Problem: Update the entries below by replacing every instance of "solar disk radius" with "solar limb radius" and leaving everything else unchanged.

Data extract:
++++++++
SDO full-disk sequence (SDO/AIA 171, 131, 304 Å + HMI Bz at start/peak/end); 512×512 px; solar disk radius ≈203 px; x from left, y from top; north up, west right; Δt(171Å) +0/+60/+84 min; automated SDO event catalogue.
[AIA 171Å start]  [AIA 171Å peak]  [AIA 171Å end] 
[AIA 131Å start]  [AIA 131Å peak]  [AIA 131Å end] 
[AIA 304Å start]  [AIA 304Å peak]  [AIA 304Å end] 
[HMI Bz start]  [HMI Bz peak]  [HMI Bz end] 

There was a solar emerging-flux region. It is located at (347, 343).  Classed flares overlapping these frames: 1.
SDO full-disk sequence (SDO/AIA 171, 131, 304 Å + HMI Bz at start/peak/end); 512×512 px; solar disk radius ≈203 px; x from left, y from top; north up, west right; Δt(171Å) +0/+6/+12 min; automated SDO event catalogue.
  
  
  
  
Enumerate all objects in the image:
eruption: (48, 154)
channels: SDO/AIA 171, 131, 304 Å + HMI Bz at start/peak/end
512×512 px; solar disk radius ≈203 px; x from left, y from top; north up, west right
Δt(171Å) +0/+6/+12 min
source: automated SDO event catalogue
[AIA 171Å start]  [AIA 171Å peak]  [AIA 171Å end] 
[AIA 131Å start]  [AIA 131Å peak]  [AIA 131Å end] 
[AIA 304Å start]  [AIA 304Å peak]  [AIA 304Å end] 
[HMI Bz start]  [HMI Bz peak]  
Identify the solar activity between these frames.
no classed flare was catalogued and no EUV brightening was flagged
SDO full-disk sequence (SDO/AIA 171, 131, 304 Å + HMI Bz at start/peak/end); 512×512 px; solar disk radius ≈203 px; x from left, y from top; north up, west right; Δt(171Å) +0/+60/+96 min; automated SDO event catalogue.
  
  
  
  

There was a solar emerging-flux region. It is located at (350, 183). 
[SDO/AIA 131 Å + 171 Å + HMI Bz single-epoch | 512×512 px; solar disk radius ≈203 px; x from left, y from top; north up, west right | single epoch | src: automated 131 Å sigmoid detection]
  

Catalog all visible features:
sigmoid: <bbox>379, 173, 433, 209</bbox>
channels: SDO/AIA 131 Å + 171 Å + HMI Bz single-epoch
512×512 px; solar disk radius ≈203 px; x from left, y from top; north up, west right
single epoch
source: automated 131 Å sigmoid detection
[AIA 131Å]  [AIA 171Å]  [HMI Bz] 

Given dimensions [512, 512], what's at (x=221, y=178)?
++++++++
Solution to this problem:
SDO full-disk sequence (SDO/AIA 171, 131, 304 Å + HMI Bz at start/peak/end); 512×512 px; solar limb radius ≈203 px; x from left, y from top; north up, west right; Δt(171Å) +0/+60/+84 min; automated SDO event catalogue.
[AIA 171Å start]  [AIA 171Å peak]  [AIA 171Å end] 
[AIA 131Å start]  [AIA 131Å peak]  [AIA 131Å end] 
[AIA 304Å start]  [AIA 304Å peak]  [AIA 304Å end] 
[HMI Bz start]  [HMI Bz peak]  [HMI Bz end] 

There was a solar emerging-flux region. It is located at (347, 343).  Classed flares overlapping these frames: 1.
SDO full-disk sequence (SDO/AIA 171, 131, 304 Å + HMI Bz at start/peak/end); 512×512 px; solar limb radius ≈203 px; x from left, y from top; north up, west right; Δt(171Å) +0/+6/+12 min; automated SDO event catalogue.
  
  
  
  
Enumerate all objects in the image:
eruption: (48, 154)
channels: SDO/AIA 171, 131, 304 Å + HMI Bz at start/peak/end
512×512 px; solar limb radius ≈203 px; x from left, y from top; north up, west right
Δt(171Å) +0/+6/+12 min
source: automated SDO event catalogue
[AIA 171Å start]  [AIA 171Å peak]  [AIA 171Å end] 
[AIA 131Å start]  [AIA 131Å peak]  [AIA 131Å end] 
[AIA 304Å start]  [AIA 304Å peak]  [AIA 304Å end] 
[HMI Bz start]  [HMI Bz peak]  
Identify the solar activity between these frames.
no classed flare was catalogued and no EUV brightening was flagged
SDO full-disk sequence (SDO/AIA 171, 131, 304 Å + HMI Bz at start/peak/end); 512×512 px; solar limb radius ≈203 px; x from left, y from top; north up, west right; Δt(171Å) +0/+60/+96 min; automated SDO event catalogue.
  
  
  
  

There was a solar emerging-flux region. It is located at (350, 183). 
[SDO/AIA 131 Å + 171 Å + HMI Bz single-epoch | 512×512 px; solar limb radius ≈203 px; x from left, y from top; north up, west right | single epoch | src: automated 131 Å sigmoid detection]
  

Catalog all visible features:
sigmoid: <bbox>379, 173, 433, 209</bbox>
channels: SDO/AIA 131 Å + 171 Å + HMI Bz single-epoch
512×512 px; solar limb radius ≈203 px; x from left, y from top; north up, west right
single epoch
source: automated 131 Å sigmoid detection
[AIA 131Å]  [AIA 171Å]  [HMI Bz] 

Given dimensions [512, 512], what's at (x=221, y=178)?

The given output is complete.